-- Data lines --
* * *

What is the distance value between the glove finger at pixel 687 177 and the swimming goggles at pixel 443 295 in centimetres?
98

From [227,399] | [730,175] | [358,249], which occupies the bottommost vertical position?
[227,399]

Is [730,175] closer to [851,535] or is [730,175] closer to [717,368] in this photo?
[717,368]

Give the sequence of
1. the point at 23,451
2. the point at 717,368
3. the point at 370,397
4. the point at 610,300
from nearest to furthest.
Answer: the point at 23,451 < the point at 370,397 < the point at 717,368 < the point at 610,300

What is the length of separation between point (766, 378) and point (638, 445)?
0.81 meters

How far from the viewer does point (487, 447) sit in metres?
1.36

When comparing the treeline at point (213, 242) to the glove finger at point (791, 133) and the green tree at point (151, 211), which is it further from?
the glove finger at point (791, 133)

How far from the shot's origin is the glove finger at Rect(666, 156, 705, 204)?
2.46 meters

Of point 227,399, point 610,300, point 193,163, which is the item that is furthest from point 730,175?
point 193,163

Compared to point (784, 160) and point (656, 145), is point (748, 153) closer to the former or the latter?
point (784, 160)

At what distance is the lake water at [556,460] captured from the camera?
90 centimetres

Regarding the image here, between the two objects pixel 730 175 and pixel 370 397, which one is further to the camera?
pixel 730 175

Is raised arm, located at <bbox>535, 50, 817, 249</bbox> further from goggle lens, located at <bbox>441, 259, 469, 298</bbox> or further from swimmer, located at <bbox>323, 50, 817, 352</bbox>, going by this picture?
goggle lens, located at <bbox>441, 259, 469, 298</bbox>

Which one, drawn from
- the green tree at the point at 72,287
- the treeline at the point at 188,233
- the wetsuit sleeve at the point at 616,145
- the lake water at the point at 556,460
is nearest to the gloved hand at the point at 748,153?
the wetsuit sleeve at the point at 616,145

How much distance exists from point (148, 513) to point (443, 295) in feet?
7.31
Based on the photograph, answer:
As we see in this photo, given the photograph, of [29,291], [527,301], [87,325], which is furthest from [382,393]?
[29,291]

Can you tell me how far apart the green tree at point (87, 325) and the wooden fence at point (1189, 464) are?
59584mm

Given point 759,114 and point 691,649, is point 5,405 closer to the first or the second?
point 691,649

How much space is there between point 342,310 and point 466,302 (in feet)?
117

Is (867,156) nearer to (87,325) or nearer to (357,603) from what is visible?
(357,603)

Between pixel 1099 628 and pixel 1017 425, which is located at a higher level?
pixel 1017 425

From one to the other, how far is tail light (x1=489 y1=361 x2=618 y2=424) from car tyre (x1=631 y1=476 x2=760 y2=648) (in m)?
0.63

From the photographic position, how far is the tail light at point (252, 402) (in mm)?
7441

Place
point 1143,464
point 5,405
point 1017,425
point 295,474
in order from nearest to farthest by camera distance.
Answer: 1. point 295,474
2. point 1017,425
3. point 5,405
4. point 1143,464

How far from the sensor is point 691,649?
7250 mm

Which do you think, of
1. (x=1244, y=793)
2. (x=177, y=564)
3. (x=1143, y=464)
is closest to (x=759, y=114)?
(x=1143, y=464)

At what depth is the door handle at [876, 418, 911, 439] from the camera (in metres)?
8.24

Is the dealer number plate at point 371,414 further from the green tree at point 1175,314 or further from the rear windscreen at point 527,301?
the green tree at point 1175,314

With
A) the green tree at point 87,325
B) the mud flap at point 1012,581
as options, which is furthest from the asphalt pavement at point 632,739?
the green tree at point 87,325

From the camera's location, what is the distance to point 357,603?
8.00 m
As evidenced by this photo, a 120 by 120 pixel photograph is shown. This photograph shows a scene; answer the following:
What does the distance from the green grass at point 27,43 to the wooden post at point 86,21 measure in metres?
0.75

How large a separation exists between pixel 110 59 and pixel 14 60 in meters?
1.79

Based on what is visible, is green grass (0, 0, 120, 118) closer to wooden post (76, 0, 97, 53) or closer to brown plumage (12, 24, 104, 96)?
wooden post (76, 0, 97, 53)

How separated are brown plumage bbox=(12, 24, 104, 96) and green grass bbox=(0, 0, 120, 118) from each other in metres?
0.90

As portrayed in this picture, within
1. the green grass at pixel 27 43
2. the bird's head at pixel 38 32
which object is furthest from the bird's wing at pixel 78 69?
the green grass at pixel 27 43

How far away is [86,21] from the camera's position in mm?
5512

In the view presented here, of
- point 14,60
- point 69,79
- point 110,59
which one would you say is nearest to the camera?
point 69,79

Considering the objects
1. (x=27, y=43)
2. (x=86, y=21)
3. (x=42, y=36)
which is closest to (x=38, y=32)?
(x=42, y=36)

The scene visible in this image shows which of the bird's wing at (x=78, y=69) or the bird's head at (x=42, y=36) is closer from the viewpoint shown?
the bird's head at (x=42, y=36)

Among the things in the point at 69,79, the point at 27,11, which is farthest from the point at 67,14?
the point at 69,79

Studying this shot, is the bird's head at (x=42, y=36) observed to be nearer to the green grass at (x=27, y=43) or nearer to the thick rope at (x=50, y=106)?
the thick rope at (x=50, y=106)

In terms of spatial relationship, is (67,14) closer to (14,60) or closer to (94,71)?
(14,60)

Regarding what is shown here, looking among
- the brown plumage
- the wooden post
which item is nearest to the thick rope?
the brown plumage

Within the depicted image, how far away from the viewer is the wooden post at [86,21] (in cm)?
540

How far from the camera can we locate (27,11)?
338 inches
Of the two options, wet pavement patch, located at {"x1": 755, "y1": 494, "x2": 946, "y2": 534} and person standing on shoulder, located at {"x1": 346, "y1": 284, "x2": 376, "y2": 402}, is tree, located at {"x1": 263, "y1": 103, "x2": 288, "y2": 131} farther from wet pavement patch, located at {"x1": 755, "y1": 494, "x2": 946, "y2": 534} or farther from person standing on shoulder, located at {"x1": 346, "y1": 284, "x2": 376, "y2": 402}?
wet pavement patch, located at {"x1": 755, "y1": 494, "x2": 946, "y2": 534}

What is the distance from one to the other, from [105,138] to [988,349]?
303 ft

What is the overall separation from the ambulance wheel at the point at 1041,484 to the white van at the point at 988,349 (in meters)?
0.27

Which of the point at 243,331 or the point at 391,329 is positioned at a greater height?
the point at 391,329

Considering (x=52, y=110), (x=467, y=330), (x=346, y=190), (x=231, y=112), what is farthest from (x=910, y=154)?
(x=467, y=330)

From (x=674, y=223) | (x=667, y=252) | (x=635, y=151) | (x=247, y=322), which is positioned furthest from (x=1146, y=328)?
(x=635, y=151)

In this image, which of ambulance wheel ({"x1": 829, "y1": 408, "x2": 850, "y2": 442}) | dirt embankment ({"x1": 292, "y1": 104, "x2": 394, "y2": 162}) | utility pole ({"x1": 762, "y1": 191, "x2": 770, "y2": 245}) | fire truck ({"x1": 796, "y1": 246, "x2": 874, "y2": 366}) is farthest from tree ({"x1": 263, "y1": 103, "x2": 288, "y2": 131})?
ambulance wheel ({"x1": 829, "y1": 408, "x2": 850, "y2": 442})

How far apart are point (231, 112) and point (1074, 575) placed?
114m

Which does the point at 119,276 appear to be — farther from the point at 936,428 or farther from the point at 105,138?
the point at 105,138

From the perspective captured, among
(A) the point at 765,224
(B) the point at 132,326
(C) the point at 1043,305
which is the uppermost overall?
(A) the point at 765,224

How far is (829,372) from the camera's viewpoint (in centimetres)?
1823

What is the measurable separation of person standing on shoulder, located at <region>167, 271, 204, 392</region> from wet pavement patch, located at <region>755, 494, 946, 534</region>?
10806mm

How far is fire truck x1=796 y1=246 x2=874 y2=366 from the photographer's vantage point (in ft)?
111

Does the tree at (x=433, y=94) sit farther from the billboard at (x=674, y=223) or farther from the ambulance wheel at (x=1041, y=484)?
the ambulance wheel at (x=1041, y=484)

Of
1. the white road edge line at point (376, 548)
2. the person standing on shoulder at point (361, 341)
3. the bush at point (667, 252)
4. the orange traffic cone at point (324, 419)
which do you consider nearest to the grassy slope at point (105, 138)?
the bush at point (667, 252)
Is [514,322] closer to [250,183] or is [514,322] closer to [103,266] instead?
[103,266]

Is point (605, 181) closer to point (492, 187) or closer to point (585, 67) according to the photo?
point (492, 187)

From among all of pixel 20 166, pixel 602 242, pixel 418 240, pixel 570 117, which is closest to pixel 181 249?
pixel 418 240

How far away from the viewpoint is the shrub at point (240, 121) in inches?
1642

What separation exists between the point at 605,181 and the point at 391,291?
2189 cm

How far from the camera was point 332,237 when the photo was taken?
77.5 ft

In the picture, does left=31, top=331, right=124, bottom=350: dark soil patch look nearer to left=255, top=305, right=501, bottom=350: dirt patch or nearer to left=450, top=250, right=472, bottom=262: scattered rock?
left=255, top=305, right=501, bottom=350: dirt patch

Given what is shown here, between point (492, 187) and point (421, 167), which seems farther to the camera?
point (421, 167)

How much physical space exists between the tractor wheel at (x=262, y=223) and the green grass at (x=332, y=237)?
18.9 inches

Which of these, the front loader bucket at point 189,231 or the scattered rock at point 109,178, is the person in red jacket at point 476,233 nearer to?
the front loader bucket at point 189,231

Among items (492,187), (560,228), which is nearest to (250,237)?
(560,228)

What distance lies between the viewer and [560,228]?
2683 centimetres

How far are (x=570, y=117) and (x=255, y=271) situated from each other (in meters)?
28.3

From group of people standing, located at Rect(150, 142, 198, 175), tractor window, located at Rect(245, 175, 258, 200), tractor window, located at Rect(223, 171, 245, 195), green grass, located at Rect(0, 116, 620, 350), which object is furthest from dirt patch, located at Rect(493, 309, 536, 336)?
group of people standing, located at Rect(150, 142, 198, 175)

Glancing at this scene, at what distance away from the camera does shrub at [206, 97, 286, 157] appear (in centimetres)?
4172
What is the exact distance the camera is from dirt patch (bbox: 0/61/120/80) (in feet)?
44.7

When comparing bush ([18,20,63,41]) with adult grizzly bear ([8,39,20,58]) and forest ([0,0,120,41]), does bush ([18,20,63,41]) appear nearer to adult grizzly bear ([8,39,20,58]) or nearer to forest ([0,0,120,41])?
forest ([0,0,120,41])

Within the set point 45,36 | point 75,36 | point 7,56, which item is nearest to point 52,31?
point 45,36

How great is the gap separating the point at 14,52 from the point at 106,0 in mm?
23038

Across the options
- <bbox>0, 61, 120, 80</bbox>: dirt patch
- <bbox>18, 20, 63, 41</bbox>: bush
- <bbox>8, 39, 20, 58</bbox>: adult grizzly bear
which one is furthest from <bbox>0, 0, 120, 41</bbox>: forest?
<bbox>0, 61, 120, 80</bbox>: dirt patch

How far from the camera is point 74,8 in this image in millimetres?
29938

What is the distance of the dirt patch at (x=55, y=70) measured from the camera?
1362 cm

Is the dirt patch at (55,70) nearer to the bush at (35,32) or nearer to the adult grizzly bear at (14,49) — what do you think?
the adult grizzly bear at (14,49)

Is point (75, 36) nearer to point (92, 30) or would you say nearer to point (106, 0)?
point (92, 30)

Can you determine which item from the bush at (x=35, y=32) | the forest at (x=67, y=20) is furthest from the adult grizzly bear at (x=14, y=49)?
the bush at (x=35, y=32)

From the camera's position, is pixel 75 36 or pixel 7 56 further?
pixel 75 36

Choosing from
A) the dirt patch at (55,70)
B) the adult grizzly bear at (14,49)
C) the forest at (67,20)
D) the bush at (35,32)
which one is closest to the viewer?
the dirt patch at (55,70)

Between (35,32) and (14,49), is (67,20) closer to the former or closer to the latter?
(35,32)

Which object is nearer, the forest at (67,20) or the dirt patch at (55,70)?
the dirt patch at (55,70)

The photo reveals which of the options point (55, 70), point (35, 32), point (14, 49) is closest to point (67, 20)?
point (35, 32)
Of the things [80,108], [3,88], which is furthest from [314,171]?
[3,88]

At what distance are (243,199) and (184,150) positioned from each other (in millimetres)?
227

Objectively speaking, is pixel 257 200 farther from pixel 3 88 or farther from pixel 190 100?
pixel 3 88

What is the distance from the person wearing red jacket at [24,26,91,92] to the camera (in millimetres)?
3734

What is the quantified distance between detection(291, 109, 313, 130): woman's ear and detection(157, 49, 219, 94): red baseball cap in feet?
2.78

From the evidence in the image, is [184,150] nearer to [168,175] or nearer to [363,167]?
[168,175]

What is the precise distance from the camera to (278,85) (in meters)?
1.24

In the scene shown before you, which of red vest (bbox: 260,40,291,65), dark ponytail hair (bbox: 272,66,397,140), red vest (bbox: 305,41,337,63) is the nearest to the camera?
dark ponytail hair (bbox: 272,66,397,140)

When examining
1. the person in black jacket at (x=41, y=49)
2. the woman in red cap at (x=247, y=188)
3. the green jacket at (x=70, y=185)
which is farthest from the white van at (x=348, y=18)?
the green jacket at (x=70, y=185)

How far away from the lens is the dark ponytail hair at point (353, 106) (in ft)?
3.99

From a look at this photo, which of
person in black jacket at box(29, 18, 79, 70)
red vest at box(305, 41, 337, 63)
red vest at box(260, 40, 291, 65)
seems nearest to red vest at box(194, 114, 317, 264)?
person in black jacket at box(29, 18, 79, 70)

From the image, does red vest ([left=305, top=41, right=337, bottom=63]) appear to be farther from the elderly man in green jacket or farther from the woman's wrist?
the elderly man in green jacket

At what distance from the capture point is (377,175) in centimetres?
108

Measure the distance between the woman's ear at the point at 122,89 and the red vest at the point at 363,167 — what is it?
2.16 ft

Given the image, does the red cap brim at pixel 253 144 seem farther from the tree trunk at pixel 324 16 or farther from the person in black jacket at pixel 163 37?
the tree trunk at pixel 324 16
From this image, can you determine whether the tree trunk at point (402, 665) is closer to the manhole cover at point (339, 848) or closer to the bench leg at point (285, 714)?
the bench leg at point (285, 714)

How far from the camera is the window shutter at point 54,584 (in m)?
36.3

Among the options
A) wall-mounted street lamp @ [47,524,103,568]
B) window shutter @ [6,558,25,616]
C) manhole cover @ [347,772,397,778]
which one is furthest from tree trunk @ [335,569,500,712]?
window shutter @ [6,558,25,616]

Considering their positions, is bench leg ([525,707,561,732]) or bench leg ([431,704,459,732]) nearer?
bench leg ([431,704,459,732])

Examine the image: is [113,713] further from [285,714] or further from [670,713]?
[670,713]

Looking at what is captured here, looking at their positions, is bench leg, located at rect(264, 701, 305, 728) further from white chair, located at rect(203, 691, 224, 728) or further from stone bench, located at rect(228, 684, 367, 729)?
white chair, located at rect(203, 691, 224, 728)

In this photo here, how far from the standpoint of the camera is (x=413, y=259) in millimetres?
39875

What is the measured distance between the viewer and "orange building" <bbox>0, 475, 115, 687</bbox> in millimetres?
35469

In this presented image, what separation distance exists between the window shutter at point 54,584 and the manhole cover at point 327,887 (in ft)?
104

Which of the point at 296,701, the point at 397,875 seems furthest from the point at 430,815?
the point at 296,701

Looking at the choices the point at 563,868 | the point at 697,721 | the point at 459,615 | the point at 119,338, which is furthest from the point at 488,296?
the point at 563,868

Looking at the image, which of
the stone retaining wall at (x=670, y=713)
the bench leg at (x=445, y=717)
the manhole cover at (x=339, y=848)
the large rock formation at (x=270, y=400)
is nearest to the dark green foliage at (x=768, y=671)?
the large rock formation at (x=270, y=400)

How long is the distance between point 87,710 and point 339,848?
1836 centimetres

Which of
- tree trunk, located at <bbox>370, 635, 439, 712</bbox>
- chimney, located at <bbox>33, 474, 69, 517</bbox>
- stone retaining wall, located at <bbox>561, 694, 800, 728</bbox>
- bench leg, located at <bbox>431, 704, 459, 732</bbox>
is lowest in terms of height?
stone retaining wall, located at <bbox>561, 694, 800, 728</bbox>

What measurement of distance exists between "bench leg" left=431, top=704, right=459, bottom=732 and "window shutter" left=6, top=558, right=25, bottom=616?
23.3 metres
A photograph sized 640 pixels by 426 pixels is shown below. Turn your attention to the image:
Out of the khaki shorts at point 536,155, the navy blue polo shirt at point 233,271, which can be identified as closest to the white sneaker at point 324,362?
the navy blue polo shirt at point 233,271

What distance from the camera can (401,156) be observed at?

* * *

-- Brief --
Can you repeat the items word for word, beginning with the very first line and stopping after the line that contains "90 centimetres"?

-- Answer to the task --
What is the distance value between the glove finger at pixel 687 177 and the swimming goggles at pixel 443 295 in centimetres?
98

From [227,399] | [730,175] | [358,249], which occupies the bottommost vertical position?
[227,399]

Is [730,175] closer to [851,535] or is [730,175] closer to [717,368] in this photo?
[717,368]

Give the sequence of
1. the point at 23,451
2. the point at 717,368
3. the point at 370,397
4. the point at 610,300
from nearest to furthest.
Answer: the point at 23,451 < the point at 370,397 < the point at 717,368 < the point at 610,300

What is the length of separation between point (766, 378) and point (638, 445)?
0.81 meters

How far from the viewer does point (487, 447) sit in metres?
1.36

When comparing the treeline at point (213, 242) to the glove finger at point (791, 133) and the green tree at point (151, 211), which is it further from?
the glove finger at point (791, 133)

How far from the shot's origin is the glove finger at Rect(666, 156, 705, 204)?
2.46 meters

Of point 227,399, point 610,300, point 193,163, which is the item that is furthest from point 730,175?
point 193,163

Compared to point (784, 160) and point (656, 145), is point (748, 153) closer to the former or the latter?
point (784, 160)

At what distance is the lake water at [556,460] captured from the camera?
90 centimetres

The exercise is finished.